C’est déjà ma cinquième exposition en un an. J’ai exposé aux Beaux-arts de Pékin, je prévois d’aller à Londres en juin et j’ai montré mes œuvres aussi en Sicile en Italie et à Melbourne en Australie. J’aime faire voyager mes sculptures et les partager avec le public dans le monde entier.
Fin janvier débute le cinquantenaire des relations diplomatiques franco-chinoises. L’art français vous inspire-t-il ? Est-ce que votre œuvre a été influencée par un artiste français comme Rodin ou un sculpteur français plus contemporain ?
En tant que Chinois, Rodin a été ma source d’inspiration principale en ce qui concerne les artistes français. En Chine, Rodin est une grande personnalité. Et c’est vrai, sa prise de vue, la qualité de ses œuvres m’inspirent beaucoup. On me compare aussi beaucoup à Fernando Botero [sculpteur colombien, né en 1932, ndlr]. Je m’inspire aussi beaucoup de ce style, de tout ce qui est en mouvement et surtout des femmes enveloppées. J’aime beaucoup varier ce thème autour du sport : on voit par exemple une femme sur un vélo, sur un skateboard… C’est ce genre d’œuvre qui m’intéresse.
Quand on parle de l’art en Chine, on évoque souvent plus la censure que la sculpture. La censure, est-ce que c’est un sujet qui vous préoccupe ?
Je pense que cette idée est dépassée. C’est vrai, dans le passé, il y avait beaucoup d’artistes censurés, maintenant, le gouvernent chinois encourage l’expression artistique. De là, beaucoup Européens et Occidentaux continuent à penser que les artistes chinois n’ont pas d’humour, ne peuvent pas faire ce qu’ils veulent librement et que la société chinoise est restée très timide. Moi, au contraire, je me sens très encouragé d’aller au-devant et je me permets parfois quelques extravagances, pour le plus grand plaisir du public du monde entier.
Le marché de l’art en Chine explose. Les artistes chinois donnent parfois l’impression de vouloir surtout satisfaire le goût des collectionneurs chinois. Est-ce que vous êtes plutôt un artiste qui cherche à conquérir le marché international ?
Je trouve cela très important de présenter la culture chinoise à l’étranger. À chaque fois, je suis très ému quand, à l’étranger, quelqu’un apprécie mon travail. On parlait de Rodin, qui est très important pour les Chinois. J’espère, un jour, le public français appréciera mes œuvres.

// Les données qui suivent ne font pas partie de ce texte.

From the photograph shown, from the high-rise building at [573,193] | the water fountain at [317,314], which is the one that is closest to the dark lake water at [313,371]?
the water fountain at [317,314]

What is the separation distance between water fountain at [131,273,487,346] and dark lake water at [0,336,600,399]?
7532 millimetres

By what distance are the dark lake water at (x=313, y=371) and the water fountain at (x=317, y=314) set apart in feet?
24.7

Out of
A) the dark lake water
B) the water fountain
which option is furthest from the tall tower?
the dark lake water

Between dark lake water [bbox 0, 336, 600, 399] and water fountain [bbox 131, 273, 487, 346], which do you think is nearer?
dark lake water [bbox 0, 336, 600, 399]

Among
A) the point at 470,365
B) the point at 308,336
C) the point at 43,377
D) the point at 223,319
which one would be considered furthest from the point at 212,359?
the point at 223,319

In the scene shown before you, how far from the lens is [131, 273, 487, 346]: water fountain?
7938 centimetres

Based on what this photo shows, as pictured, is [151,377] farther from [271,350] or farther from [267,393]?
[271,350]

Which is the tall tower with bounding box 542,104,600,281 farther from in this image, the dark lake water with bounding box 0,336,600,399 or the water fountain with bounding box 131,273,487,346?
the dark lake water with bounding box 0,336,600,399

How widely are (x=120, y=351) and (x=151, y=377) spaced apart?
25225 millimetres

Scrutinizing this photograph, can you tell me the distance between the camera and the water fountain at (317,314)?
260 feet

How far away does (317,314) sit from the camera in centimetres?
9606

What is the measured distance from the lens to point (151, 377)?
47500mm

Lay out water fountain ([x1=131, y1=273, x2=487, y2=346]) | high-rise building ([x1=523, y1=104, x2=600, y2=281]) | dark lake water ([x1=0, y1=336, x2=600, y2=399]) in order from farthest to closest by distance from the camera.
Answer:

Ici, on est au Louvre. Est-ce que vous savez déjà quelle œuvre en particulier vous voulez regarder dans la collection du musée du Louvre ?
En tant que sculpteur, j’ai ma petite préférence pour l’Égypte et les sculptures égyptiennes et tout ce qui est romain ou grec. Ce qui est important dans un musée, c’est que le public communique avec les œuvres. Au Louvre, c’est une belle réussite. C’est pour cela que c’est un des plus beaux musées au monde. Le public est transporté vers les œuvres.